What we want to discuss in this article, in the behavioral context, is separating conditioned reinforcements from consequences, specifically as it applies to emotional expression. What may have happened in childhood is that you grew acclimated to a reinforcement schedule where a certain level of emotional display was immediately followed by bad consequences in the form of destructive behaviors, which eventually turned these emotional displays themselves into conditioned negative reinforcers. But what were really the negative reinforcers were the destructive behaviors that directly followed these emotional displays.

The thing is that we all have different emotional thermostats, different levels of emotional output that feel comfortable to us based on where the emotional thermostat was set in our families of origin. This can cause a lot of unnecessary conflict in adult relationships because when a partner reaches a level of emotional output resembling the output that immediately preceded bad consequences in childhood, this output acts as a negative reinforcer all on its own, as an aversive you feel compelled to escape or combat, even though there aren’t necessarily any bad consequences in store for you.

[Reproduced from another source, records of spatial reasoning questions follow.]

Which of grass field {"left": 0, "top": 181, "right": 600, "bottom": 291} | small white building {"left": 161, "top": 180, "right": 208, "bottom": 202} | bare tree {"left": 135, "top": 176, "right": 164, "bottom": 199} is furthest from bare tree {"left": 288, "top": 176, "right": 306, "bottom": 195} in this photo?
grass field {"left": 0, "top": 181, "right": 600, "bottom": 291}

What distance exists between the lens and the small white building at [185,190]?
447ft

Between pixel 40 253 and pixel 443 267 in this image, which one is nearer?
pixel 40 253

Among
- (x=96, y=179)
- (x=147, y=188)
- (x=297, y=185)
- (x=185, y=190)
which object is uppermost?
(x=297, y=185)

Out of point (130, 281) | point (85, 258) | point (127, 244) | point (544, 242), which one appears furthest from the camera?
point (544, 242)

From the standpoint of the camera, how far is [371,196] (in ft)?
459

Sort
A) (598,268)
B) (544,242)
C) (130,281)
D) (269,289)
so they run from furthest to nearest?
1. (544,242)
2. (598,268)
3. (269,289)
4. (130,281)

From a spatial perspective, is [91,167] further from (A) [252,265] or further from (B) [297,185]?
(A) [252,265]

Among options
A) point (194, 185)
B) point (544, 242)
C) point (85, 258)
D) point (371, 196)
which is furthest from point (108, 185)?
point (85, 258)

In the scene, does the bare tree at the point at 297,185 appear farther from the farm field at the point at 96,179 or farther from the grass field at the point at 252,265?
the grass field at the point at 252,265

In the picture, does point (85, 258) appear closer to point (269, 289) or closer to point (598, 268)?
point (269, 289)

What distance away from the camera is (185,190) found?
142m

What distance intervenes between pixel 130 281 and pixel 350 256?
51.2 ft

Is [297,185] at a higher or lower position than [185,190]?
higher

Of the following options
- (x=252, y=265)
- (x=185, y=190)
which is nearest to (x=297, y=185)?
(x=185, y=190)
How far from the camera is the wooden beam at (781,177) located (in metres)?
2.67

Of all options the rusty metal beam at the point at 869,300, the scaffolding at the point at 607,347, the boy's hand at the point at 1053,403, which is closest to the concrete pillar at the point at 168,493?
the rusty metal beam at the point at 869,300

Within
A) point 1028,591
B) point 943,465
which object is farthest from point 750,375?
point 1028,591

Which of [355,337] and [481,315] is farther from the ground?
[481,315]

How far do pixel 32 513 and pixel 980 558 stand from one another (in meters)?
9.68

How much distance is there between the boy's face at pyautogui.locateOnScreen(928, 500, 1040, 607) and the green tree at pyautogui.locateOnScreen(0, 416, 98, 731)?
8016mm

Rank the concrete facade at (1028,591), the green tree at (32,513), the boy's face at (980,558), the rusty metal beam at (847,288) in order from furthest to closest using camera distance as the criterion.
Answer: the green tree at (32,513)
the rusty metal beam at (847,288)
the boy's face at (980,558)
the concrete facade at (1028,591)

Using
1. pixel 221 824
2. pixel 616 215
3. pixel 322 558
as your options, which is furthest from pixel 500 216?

In effect now you jump the gun, immediately going on high alert when you see that emotional output by your partner. The antidote is to discuss this stuff openly in your relationship, to separate out the individual emotional thermostat from the typical behavior that follows it. If you are both committed to making your relationship a safe place where emotional expression does not immediately precede destructive behavior then your tolerance will go up for those emotional displays over time as you realize they do not signify bad consequences for you, just the reverse actually since they further the goal of creating a space where you can both express how you are really feeling without fear of reprisal.